Mais, cette fois, ce n'est pas le plus vraisemblable. Ce sont la dégradation de la situation dans les Territoires du fait de l'Intifada, la lassitude de l'opinion israélienne, qui ont amené le gouvernement israélien à la concession importante que représentait l'accord de septembre et, en premier lieu, la reconnaissance politique de l'OLP. Il est donc probable que l'attentat d'Hébron, en provoquant la reprise des manifestations de la population palestinienne, le force maintenant à faire quelques pas - et, de ce point de vue, le seul atout dont dispose pour l'avenir la population palestinienne réside dans le maintien de sa mobilisation.

Mais même si l'on parvenait maintenant à une application réelle de l'accord de septembre 1993, c'est-à-dire à la mise en place d'un pouvoir palestinien à Jéricho et à Gaza, voire à quelques pas supplémentaires, on voit dans quelles conditions cela pourrait se dérouler, tant du côté israélien que du côté palestinien.

Côté israélien, il existe une extrême droite décidée à faire des implantations juives dans les Territoires un enjeu politique.

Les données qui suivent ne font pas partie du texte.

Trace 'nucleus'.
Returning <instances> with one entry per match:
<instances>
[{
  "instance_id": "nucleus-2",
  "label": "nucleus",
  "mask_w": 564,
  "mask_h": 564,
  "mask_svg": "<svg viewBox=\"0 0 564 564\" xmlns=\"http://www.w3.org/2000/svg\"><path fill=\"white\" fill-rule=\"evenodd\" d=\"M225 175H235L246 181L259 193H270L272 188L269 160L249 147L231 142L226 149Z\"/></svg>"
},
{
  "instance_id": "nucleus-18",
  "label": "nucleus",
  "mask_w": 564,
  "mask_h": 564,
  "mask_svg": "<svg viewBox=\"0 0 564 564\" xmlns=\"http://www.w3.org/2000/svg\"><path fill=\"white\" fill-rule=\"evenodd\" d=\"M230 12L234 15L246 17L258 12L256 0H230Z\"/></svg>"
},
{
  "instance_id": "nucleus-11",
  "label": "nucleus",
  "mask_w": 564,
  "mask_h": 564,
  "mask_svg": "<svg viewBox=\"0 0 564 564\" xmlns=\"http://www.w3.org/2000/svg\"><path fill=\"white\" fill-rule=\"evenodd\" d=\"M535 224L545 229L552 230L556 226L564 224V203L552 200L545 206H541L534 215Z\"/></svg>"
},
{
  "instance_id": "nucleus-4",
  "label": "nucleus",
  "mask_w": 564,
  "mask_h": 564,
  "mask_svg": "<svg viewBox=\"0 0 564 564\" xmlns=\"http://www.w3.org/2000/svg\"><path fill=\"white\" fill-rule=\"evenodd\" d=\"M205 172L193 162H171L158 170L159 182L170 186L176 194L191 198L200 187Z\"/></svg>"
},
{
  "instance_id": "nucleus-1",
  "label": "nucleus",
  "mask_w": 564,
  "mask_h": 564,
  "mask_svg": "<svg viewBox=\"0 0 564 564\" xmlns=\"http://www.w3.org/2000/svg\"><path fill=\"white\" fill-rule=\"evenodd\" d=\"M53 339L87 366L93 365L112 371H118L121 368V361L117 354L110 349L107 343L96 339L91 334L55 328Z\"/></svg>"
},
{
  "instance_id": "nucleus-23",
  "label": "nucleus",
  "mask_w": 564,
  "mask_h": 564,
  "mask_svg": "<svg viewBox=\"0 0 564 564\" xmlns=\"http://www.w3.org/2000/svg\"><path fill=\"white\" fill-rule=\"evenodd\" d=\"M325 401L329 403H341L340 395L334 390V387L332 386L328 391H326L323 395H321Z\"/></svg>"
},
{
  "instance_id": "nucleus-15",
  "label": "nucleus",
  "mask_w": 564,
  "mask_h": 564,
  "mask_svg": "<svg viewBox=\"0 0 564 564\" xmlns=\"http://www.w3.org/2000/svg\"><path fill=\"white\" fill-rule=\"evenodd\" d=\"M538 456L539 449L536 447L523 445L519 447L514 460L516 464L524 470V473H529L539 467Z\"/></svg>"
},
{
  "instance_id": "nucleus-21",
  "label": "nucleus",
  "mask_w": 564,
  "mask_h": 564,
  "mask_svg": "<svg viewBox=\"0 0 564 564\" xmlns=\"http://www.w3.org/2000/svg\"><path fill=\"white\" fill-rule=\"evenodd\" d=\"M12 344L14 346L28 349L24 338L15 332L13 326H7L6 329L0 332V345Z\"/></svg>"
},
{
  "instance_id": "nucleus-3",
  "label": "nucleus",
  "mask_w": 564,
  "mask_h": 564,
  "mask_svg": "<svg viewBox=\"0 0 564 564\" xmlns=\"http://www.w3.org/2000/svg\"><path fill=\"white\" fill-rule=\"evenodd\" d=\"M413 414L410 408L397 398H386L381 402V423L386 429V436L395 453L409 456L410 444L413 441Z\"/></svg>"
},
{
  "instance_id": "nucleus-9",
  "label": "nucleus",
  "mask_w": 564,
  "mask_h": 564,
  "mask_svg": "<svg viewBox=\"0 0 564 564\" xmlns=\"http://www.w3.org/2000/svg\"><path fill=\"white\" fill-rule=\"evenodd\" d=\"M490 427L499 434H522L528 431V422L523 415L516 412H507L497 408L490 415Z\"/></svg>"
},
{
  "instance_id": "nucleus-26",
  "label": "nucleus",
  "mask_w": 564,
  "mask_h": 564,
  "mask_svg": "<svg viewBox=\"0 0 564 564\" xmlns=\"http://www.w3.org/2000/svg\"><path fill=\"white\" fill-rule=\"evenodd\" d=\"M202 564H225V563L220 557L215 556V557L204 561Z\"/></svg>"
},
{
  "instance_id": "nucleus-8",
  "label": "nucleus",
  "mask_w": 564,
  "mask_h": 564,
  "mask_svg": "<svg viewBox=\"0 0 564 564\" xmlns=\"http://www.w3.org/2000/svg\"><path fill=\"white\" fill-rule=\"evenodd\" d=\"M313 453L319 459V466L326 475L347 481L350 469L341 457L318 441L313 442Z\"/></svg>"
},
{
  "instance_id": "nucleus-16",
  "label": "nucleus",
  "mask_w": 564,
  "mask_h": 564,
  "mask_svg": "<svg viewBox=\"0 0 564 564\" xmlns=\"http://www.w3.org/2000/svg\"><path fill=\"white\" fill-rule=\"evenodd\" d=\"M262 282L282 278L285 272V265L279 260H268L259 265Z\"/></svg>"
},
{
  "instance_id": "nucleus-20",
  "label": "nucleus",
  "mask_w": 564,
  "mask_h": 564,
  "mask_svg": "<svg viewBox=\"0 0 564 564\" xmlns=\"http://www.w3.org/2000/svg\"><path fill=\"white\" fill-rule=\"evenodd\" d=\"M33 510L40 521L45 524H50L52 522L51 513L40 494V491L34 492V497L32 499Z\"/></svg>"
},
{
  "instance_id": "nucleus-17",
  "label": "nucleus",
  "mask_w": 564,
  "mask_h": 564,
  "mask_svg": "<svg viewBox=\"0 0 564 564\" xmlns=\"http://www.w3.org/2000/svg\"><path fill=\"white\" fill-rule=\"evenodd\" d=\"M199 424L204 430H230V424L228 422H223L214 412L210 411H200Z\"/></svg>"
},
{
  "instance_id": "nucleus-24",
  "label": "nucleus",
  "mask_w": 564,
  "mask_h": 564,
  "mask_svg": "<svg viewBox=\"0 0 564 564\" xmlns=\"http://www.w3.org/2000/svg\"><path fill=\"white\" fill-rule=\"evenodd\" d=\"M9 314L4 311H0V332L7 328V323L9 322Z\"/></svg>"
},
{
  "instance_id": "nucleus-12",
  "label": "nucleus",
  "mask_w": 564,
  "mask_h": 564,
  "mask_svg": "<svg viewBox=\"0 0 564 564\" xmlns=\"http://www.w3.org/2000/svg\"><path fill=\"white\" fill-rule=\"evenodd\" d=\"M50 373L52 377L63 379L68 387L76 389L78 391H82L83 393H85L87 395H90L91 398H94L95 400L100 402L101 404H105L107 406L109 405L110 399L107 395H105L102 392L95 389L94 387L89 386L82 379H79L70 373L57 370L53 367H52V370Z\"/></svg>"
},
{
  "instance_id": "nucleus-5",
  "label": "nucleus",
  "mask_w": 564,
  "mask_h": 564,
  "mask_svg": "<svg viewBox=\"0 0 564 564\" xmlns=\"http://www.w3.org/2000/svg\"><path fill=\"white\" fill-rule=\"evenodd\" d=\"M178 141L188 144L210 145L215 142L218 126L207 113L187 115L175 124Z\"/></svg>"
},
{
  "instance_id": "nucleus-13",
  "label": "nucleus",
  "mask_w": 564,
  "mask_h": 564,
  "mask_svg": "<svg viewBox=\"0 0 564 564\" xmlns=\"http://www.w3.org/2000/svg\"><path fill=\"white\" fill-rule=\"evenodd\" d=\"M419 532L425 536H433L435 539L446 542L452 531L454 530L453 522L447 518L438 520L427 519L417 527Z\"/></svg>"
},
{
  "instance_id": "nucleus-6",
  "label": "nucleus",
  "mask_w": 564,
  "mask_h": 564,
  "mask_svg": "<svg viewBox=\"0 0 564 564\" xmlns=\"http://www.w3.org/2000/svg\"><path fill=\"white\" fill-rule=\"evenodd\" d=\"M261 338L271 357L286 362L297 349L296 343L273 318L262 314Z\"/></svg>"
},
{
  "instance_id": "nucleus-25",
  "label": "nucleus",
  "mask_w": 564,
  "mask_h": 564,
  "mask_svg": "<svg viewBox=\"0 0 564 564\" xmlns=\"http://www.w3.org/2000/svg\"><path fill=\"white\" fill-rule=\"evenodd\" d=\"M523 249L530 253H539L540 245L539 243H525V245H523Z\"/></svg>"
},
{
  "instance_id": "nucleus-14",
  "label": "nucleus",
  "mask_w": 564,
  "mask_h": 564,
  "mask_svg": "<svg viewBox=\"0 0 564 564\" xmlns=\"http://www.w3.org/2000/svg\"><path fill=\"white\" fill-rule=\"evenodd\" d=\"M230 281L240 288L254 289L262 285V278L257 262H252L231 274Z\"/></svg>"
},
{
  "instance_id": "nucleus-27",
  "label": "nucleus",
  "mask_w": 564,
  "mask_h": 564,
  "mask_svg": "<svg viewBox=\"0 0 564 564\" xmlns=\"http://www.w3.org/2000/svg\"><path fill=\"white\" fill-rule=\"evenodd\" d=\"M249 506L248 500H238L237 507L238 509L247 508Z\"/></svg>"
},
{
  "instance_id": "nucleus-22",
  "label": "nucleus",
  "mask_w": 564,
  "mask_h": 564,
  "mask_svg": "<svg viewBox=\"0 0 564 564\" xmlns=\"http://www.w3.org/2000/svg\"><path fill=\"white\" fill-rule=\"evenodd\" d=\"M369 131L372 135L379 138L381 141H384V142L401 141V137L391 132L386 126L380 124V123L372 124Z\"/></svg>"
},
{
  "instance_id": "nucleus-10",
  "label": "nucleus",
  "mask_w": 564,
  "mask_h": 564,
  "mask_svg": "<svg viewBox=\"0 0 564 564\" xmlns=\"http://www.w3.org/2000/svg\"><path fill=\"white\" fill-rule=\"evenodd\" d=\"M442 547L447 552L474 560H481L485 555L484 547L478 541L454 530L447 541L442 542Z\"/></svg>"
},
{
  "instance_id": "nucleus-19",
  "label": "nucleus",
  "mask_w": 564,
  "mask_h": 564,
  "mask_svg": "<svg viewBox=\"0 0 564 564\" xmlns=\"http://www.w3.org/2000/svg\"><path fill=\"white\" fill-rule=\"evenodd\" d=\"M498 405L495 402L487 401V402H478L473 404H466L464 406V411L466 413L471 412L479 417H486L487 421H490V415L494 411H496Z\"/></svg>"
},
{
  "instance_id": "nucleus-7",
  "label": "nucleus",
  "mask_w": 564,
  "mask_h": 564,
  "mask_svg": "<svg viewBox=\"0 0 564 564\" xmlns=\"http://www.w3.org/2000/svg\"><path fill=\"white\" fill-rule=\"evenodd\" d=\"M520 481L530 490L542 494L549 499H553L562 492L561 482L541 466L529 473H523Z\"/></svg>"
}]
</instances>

Non pas peut-être qu'elle pense pouvoir maintenir sa présence dans toutes ces implantations : une partie de la population de celles-ci, lasse de se trouver au cœur d'affrontements auxquels elle ne s'attendait pas, commence d'ailleurs à en partir sans même attendre les indemnisations promises. Mais l'extrême droite israélienne pense sans doute pouvoir conquérir ainsi une base de masse dans une population frustrée, pour laquelle la vie facile promise par les gouvernements successifs se sera finalement révélée un piège.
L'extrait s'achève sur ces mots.